Easy ways to get children to eat right
Children are at risk of chronic diseases like diabetes and obesity largely because of poor eating habits, hence there is an urgent need to evaluate our choices. [A review of 52 studies published in Indian Medical Research concluded that the rates of childhood obesity and prevalence of excess weight are increasing among higher socio-economic groups as well as lower-income groups.] Food preferences and eating habits formed at an early age determine a child’s health in adulthood. A good diet not only ensures healthy growth and development but also boosts mental wellness. As they say, you are what you eat.
Here is a prescription to ensure that the children eat healthy and, more important, happily.
Start at home
Good nutrition isn’t simply about the food on the child’s plate. It is equally important to make the environment at home conducive to healthy eating. An obesogenic home environment (one that promotes obesity) is responsible for many problems that kids are battling today. Stocking heathy foods in your kitchen and refrigerator minimizes the temptation to eat the not-so-healthy fare.
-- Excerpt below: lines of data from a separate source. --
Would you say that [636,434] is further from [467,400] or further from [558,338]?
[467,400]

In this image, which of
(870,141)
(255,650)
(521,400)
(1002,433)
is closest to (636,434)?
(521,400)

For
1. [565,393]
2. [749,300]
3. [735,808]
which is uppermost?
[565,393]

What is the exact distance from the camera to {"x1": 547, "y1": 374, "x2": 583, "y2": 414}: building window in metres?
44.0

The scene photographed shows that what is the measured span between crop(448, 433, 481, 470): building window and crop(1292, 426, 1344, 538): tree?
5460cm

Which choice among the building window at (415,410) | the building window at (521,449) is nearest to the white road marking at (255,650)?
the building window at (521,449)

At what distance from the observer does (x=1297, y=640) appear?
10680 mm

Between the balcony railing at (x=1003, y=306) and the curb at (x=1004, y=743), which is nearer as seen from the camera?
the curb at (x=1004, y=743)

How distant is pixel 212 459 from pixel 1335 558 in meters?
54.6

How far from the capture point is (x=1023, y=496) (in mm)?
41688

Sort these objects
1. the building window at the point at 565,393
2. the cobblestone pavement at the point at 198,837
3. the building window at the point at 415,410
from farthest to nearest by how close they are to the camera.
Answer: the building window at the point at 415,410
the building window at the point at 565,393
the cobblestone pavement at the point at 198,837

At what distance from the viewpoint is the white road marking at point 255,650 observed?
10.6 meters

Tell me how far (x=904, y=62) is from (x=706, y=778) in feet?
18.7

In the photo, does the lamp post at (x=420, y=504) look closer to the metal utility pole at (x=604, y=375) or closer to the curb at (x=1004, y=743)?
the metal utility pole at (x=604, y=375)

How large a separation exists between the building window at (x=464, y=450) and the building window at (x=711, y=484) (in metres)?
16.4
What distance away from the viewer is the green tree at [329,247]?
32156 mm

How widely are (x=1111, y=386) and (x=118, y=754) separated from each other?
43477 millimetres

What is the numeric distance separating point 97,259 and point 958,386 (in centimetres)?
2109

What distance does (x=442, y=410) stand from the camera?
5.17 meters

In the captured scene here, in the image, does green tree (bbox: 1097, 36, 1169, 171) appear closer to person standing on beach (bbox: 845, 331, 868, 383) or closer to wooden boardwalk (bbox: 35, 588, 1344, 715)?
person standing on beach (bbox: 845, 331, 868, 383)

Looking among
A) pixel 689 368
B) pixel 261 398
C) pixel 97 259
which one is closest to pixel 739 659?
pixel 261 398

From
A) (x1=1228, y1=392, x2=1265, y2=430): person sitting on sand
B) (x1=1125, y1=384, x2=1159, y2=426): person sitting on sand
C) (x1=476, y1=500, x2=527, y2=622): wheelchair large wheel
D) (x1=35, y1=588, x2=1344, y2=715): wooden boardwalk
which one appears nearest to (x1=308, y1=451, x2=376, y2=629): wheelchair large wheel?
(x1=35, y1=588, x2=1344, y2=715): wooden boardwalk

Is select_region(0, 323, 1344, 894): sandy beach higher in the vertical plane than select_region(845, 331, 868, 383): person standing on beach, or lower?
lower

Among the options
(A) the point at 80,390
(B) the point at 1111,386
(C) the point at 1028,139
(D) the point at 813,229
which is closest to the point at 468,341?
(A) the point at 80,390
Eating as a family has many benefits. Studies confirm that children who grow up eating meals as a family are less likely to engage in smoking and consuming alcohol. They also perform better at school. Moreover, such children seem to be less prone to eating disorders and other psychiatric problems.
Eat at the table
Make it a point to offer meals, snacks and drinks only at the dining table. This helps establish the concept of mealtimes. Allowing children to watch TV while eating can lead to overeating and impaired digestion. While eating at the dining table helps maintain good posture during the meal, it has also been seen to prevent many emotional and psychological issues, such as drug abuse, later in life. Keep conversations at the table pleasant and avoid discussing the child’s food-related, or other, problems.
Limit packaged foods
Did you know that a packet of ‘diet chips’ contains more added sugar and salt than the fried version to compensate for taste? Consuming large doses of salt and sugar is just as harmful as having extra oil or fat in the diet. Glib marketing strategies make it essential for us to read and understand food labels. As a rule, any food that has been processed and packed will have less nutritional worth than the food in its fresh form. Since it is impractical to forbid children from eating packaged foods, it’s ideal to set limits on how much the child can eat every week.
Watch what they drink
Restrict large quantities of sugary drinks, especially during mealtimes as these can ruin appetite. Most packed juices have very little nutritional worth and no real fruit, and only miniscule amounts of fruit juice concentrate. Fresh fruit juices, coconut water and fruit smoothies are a much better option. Children today are often plagued with headaches because they are not drinking enough water.
Make food fun
It is a parent’s responsibility to offer healthy foods to the child. But, how does one ensure that he or she eats it happily? The trick lies in giving the food item an interesting name or presenting it in an attractive manner. Take plain old dal-roti for example: Make a crunchy lentil salad by soaking dal and cooking it just enough. Use the salad as a filling and roll into the roti to make a wrap.
Neelanjana Singh is a Delhi-based nutrition consultant and the author of Our Kid Eats Everything! Get Your Children To Eat Right Without The Fight!